Formatted vs. plain text mail (was: Call for testing the new
dist-upgrade process)
Jan Claeys
lists at janc.be
Tue Mar 14 15:13:55 GMT 2006
Op di, 14-03-2006 te 08:06 -0500, schreef Jeff Bailey:
> And some of us who have done it quite intentionally because it's
> sometimes useful to be able to annotate mail with something other than
> plain text.
Which is useful in about 0.01% of all mails, in which case it's probably
easier to just put your document online on a webserver (or attach it to
the mail).
> Modern clients all provide a text/html component, and the ones I've
> played with in depth (mutt and evolution) each provide an option to
> show the text/plain when presented with an alternative. I check
> occasionally to make sure that the text/plain component that is sent
> provides a good text/plain mapping.
There is also webmail, where you often have no choice, but where using
html view is a real privacy & security issue...
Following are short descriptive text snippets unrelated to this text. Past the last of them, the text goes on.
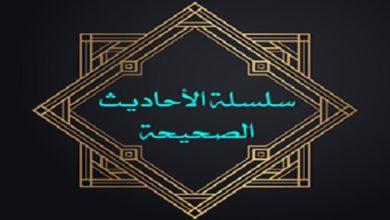 Photo of سلسلة الأحاديث الصحيحة  في كتاب الفضائل ….. باب فضل قراءة القرآن ج10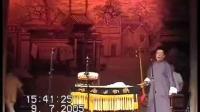 郭德纲演唱西河大鼓《灞桥挑袍》, 俩劣徒调戏主持人实力抢镜!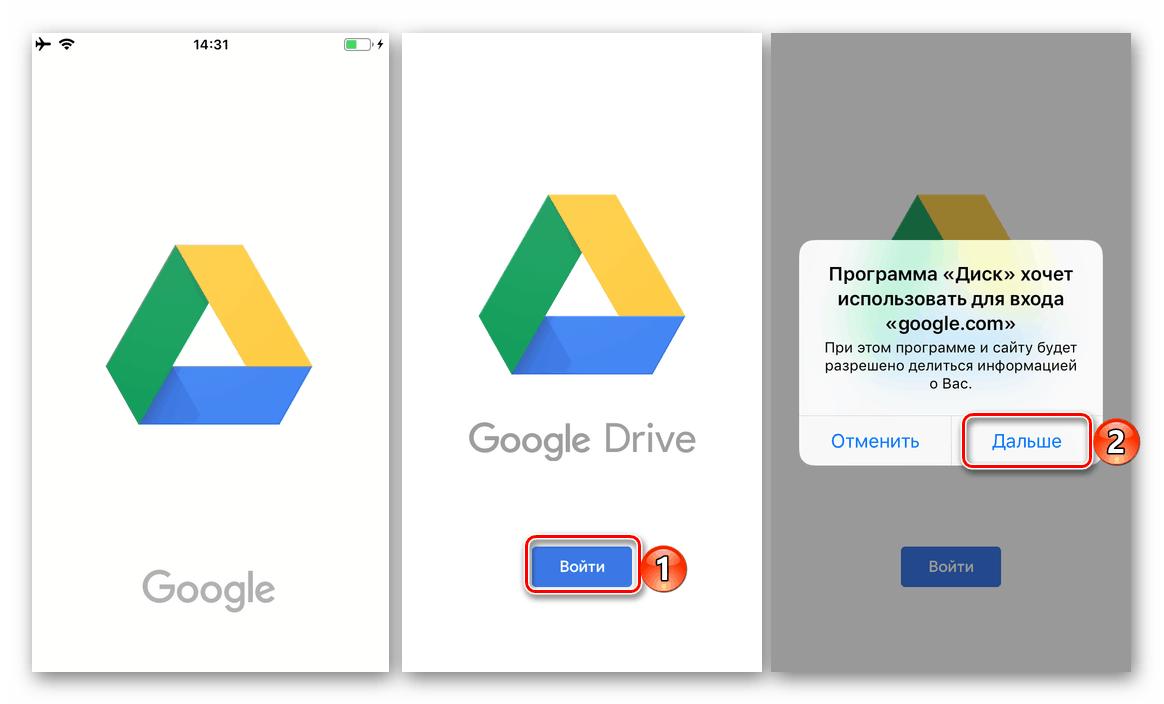 Google Диск для iOS - Запуск приложения-клиента, авторизация в облачном сервисе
Also, the mail archives of the ubuntu lists don't show attachments,
which means all HTML messages are not available there. See your message
I'm answering to now:
<https://lists.ubuntu.com/archives/sounder/2006-March/004797.html>
> Our list policy asks folks to 'avoid' HTML, so I do not use
> annotations when I'm mailing to Ubuntu lists. However, my emails
> still tend to have a text/html component. I can see "Either provide
> the body of the email in text/plain or ensure that there is a complete
> and useful text/plain component." covering most needs.
Technically that means you send a message that has 2 attachments(!) with
an indication that they are 2 representations of the same "data". See
at the archives above what that does to many programs (mailing list
recipients aren't only mail clients for use by humans).